Wang's ambition is to build a grand school with 10,000 students enrolled, a utopia where students can fully immerse themselves in the traditional academic life. To realise this goal, he has been thinking up alternative ways to raise 1.2 billion RMB within 10 years.

 

Students in Wenli School have to read about 500 classics, including Buddhist ethics, traditional Chinese medicine classics, traditional and contemporary Western literature and philosophy. Founded in 2012, the school has enrolled 33 students in total.

 

Controversial Mode

 

 

 

Students in such institutes, though having a rosy vista about their school life before entering the schools, now have their own concerns. Weiyi, one of the students, said, "I read lots of classics, but I feel isolated from the outside world. I don't get to have any opportunity to put the theory into practice. Everything is just like dangling in the air."

 

Learning classics by rote leaves many student in total confusion.

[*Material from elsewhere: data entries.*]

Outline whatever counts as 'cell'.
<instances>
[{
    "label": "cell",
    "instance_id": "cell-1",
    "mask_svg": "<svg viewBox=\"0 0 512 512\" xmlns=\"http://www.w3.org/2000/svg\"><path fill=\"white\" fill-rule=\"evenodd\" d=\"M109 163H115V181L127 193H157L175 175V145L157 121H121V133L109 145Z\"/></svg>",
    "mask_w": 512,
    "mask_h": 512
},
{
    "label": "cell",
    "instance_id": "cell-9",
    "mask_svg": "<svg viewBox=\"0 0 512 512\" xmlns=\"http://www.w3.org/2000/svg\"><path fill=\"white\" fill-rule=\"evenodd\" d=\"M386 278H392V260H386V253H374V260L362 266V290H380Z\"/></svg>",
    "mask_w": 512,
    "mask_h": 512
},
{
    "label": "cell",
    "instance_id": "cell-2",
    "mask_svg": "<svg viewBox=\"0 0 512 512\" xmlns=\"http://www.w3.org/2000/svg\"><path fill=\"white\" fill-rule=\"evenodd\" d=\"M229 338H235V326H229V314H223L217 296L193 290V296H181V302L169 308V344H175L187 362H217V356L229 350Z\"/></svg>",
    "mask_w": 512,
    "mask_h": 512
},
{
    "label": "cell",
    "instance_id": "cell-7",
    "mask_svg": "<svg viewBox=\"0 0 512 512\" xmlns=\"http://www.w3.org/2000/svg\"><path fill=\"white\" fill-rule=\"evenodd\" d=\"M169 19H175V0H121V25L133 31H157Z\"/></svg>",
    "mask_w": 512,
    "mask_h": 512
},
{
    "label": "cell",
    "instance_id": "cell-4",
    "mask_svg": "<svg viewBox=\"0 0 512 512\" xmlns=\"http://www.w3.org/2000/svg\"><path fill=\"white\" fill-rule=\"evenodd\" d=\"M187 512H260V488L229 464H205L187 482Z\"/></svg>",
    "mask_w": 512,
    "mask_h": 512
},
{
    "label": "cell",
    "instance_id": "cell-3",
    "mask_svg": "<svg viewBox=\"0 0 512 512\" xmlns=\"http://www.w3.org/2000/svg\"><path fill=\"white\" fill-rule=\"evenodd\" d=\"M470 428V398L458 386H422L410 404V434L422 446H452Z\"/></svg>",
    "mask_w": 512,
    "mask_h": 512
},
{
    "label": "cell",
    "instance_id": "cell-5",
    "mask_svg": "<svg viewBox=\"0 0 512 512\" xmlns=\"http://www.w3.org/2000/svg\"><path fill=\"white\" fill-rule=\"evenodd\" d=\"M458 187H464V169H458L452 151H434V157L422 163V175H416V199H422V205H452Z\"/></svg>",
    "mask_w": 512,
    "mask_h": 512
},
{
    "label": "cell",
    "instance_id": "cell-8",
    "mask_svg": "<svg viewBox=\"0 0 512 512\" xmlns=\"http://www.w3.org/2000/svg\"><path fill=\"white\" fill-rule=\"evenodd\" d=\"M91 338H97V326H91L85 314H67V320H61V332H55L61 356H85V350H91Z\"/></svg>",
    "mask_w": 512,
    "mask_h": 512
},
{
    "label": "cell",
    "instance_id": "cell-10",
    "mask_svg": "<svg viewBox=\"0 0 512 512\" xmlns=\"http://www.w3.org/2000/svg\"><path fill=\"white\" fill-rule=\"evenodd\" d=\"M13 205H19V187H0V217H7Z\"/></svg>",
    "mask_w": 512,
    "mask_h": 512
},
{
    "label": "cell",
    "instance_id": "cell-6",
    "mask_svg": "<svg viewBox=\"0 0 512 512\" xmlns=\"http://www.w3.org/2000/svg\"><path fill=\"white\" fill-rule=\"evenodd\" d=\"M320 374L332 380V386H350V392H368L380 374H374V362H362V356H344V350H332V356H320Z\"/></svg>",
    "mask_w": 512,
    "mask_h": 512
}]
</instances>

Weisheng has familiarised himself with the original texts of Shakespeare's plays, yet he is not even able to recognise the English alphabet. Teachers do not provide instructions on interpretation or pronunciations; they just play the role of "pushing the button on the students as reading machines".

 

This primitive education mode also seems to deviate from its initial goal. Students, frustrated and disillusioned by what they learn, pretend to have good manners in front of their teachers, while saying bad words in private.

 

 

The exam-oriented mainstream education in China also frustrates many students

 

 

On the other hand, China's exam-oriented education system is subject to strong criticisms, especially from the middle-class parents. That is why an increasing number of the parents opt out of the mainstream education and choose to send their children to those classics-reciting schools, according to Professor Ke Xiaogang, dean of Philosophy Department at Tongji University in Shanghai.

 

To enrol in these schools, students have to recite classics up to 300,000 words as required. Professor He Xirong from Zhongshan University in Guangzhou said, it is just some kind of publicity stunt to reassure the parents.

 

However, most of the current students in the private schools are considering rejoining the mainstream education. But it is not easy. Without formal academic records in the mainstream education system,they need to take a self-taught examination for higher-education or exams designed for art schools.

 

Shumin studied in a classics-reciting private school for two years in Hangzhou, Jiangsu province, and was later admitted to Fudan University in Shanghai. Talking about her experience of being educated in two totally different type of schools, she explained on the contrast how a literature class she took at university truly opened her mind, "it was the first time for me to know how beautiful literature could be."